According to a list from 1946 from the deported the following returned:
János Abeles, Margit Benes, László Bernáth, András Blitz, Dr.Izidor Blumenthal, Jenő Braun, László Braun, Johanna Büchler, Vera Büchler, Béla Czink, Éva Fränkel, Salamon Glück, Olga Gömöry, Mária Grosmann, Jolán Haupt, Mergit Hoffman, Dániel Klein, Jenő Klein, Cecília Königsberg, Arnost Kohn, Sándor Kessler, Sándor Krämer, N. Krämer, Jeremiás Krämer, Izsák Lőwy, Ilona Lőwy, Sándor Lőwy, Edit Lőwy, János Lőwy, Ferenc Lőwy, Eszter Molnár, Sarolta Rogner, Dezső Rath, Nathan Stein, Edit Sternlicht, András Schwarcz, Mária Schwarcz, József Schönberg, Arnold Weinréb, Izidor Weinmann, Lenke Weinmann, Ferdinánd Weisz, János Weisz.

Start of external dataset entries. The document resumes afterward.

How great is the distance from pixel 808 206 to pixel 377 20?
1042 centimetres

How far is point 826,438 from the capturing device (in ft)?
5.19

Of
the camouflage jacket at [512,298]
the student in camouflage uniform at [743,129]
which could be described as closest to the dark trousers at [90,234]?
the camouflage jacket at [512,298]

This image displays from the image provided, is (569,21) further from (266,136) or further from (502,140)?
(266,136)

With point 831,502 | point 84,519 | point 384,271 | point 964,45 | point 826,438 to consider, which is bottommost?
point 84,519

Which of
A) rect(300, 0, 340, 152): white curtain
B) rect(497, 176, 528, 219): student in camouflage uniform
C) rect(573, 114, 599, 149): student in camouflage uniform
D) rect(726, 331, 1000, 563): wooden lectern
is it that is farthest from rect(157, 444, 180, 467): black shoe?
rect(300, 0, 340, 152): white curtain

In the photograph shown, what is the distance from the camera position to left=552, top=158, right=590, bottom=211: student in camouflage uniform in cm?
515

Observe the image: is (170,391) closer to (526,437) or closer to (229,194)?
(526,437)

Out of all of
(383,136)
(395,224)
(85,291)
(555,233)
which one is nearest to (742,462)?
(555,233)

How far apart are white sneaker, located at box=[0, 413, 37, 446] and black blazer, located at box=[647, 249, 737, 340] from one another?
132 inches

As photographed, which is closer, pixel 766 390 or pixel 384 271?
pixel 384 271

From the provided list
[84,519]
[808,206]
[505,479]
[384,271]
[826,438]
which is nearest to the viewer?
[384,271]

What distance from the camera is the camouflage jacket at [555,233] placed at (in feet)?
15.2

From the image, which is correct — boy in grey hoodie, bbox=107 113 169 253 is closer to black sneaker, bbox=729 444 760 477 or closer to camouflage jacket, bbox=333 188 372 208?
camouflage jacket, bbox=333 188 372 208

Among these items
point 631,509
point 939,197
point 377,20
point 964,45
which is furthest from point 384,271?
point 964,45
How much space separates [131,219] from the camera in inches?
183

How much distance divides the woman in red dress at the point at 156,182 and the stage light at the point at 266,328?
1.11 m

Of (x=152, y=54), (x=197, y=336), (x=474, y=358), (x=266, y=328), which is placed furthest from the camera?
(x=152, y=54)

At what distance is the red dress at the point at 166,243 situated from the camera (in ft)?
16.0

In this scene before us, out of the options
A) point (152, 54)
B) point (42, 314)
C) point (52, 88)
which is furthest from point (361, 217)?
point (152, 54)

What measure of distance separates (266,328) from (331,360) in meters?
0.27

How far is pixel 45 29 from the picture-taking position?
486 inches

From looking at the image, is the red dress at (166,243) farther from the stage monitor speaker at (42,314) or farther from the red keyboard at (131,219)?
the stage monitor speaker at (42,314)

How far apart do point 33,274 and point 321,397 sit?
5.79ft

Jews who returned after the war renewed the buildings and the parish as best as they could. Sándor Krämer became chairman, the next chairman after him was András Blitz.
The parish had 100 members, most of them did not come from Fiľakovo.
In the years 1948/49 several of them went to Israel and other, predominantly western countries. The Jewish parish ceased to exist, only 40 Jews remained in Fiľakovo and they joined the parish in Lučenec.
In 1970 during the construction of a firehouse all houses in the area were demolished.A memorial was erected on the spot in august of 2013 to commemorate the Jewish parish of Fiľakovo, financially supported by the Lőwy family of Australia.